Vamos atacar o Atacama

​De um hotel quatro-cinco-sei lá quantas- estrelas em Santiago, fui parar em um hostel empoeirado em San Pedro do Atacama. Fui parar no destino que mais estava ansiosa para conhecer, com grandes expectativas de me apaixonar - e passar por alguns perrengues. Fui parar naquela macha marrom do planeta, um dos melhores lugares do mundo.
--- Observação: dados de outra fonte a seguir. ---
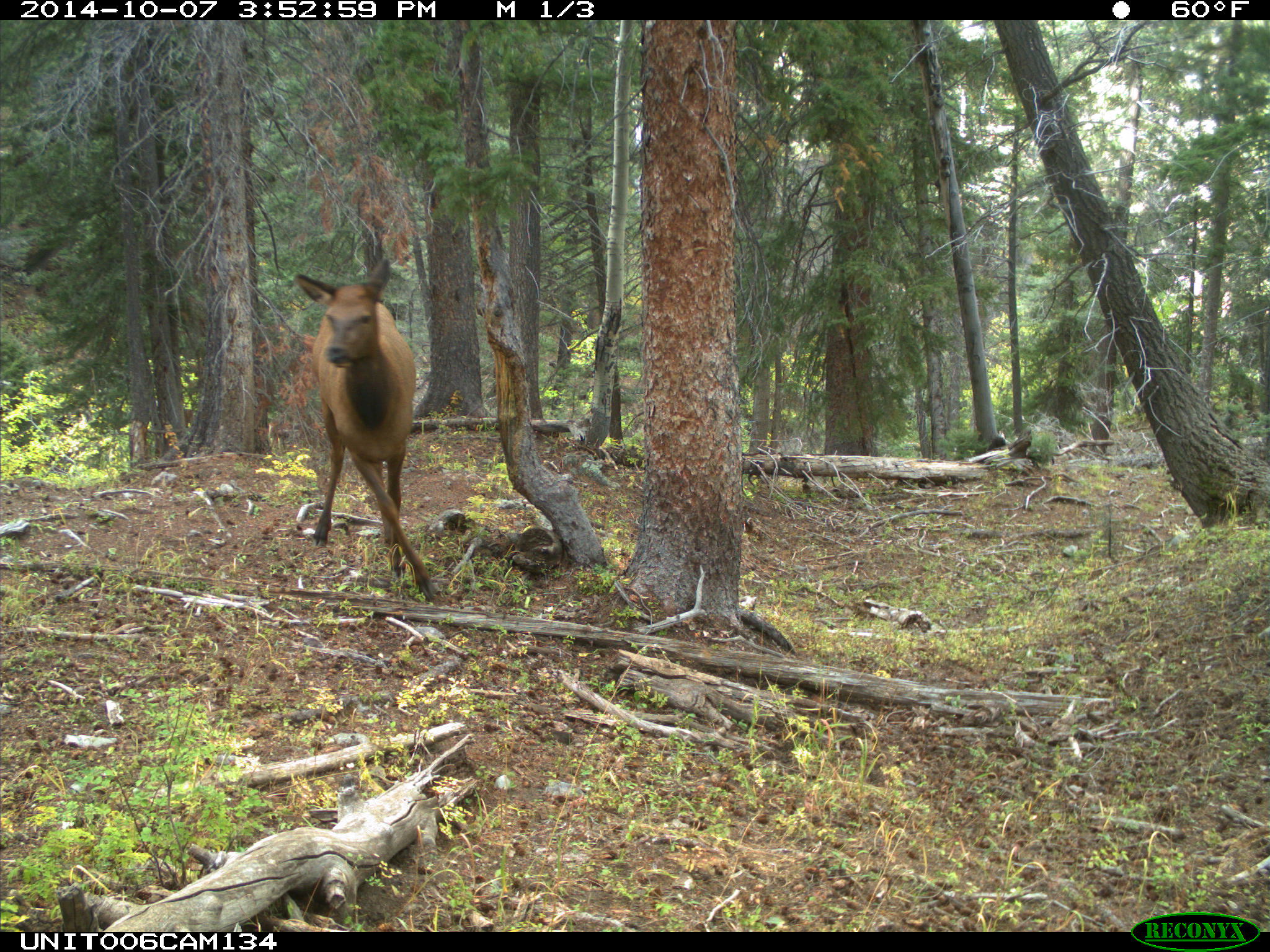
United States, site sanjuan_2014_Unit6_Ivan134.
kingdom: Animalia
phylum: Chordata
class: Mammalia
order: Artiodactyla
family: Cervidae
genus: Cervus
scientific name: Cervus elaphus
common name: red deer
Cervus elaphus (red deer).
Apaixonar não demorou muito. Do Aeroporto de Calama à cidade mais próxima ao deserto do Atacama, a paisagem árida dava um spoiler de tudo que viria nos dias seguintes. San Pedro do Atacama era única, uma daquelas cidades que você pensa “é, eu moraria aqui e viveria de artesanato”.

Em vez de tentar adivinhar formas nas nuvens, a graça era reconhecer bichos ou rostos na textura das pedras gigantes pelo caminho dos passeios. Aliás, eram sempre em vans confortáveis e com ar condicionado. Era um deserto meio gourmet, talvez, e a culpa é do turismo que cresce cada temporada mais naquela região. Ainda assim, era uma aventura daquelas.


No Vale de lá Luna, era 2 em 1: de um lado da janela, uma paisagem com dunas intactas, do outro, rochas imponentes totalmente em contraste à cena vizinha. Nesse vale, achei que iria morrer aos 21 anos sem nem ter tido um emprego CLT. Por que? O guia turístico pensou que estivesse atletas experientes em escalada. Escalamos uma montanha e ficamos a cerca de 2.600 metros de altura. Sem proteção. Com pedras escorregadias. O pôr do sol valeu a pena.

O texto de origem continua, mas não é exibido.